Using the comments on Mac keyboards, explain in one to three sentences why the writer thinks a touch bar button labeled "Cancel" works better than an "Esc" key.

■ Given text
···

Yeah and I hit fn instead of ctrl on macs because I grew up using PC keyboards.


It's worse when you alternate between Apple's larger USB keyboard with numeric keypad (which has wider Control, Option, and Command keys) and the laptop keyboard (which jams in a fn key before those three), and your pinky gets some form of PTSD from hitting the wrong button!


> They have Function, Control, Alt, Option, Command and Shift.

And modifier chords (option-cmd, shift-cmd, option-shift-cmd). If you used all combinations you'd have 64 different modifier combinations. Insanity!


Apple might have made some missteps lately, but they're not stupid.

The point of the "magic" toolbar is to help desktop users finally leverage the useful things you can do with contextually aware keys/controls, which is more in line with how humans approach things, and a massively under-recognized part of the reason that iPads are so much easier for non-computer people to use than PCs or desktops.

See that 'cancel' button in the screenshot? That will be the escape key, under basically all circumstances that you would want an escape key. Here it says "cancel" which is more descriptive and is exactly in line with the language used on all the buttons and dialogues the user will see on the screen. "Cancel" is what it actually does. "Esc" isn't.

···

■ Data
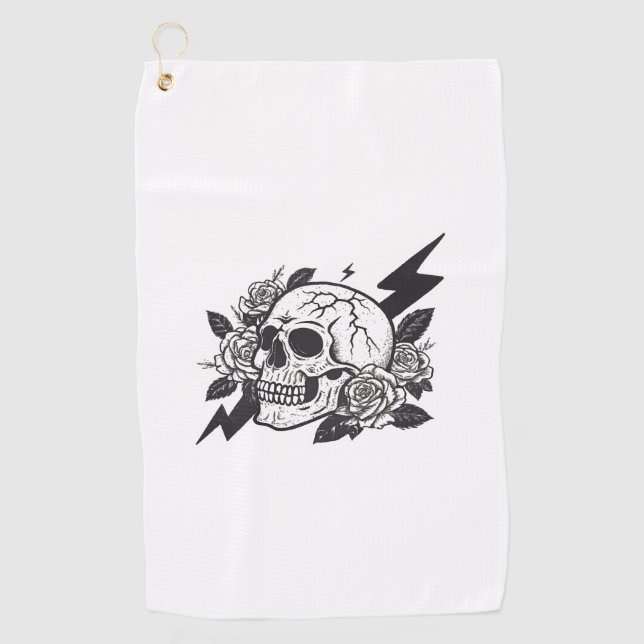 Funny Skull Lover Golf Towel (Front)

···

■ Output
The writer says "Cancel" is more descriptive and matches the wording on the buttons and dialogs the user sees on screen. It also names what the key actually does, which "Esc" does not.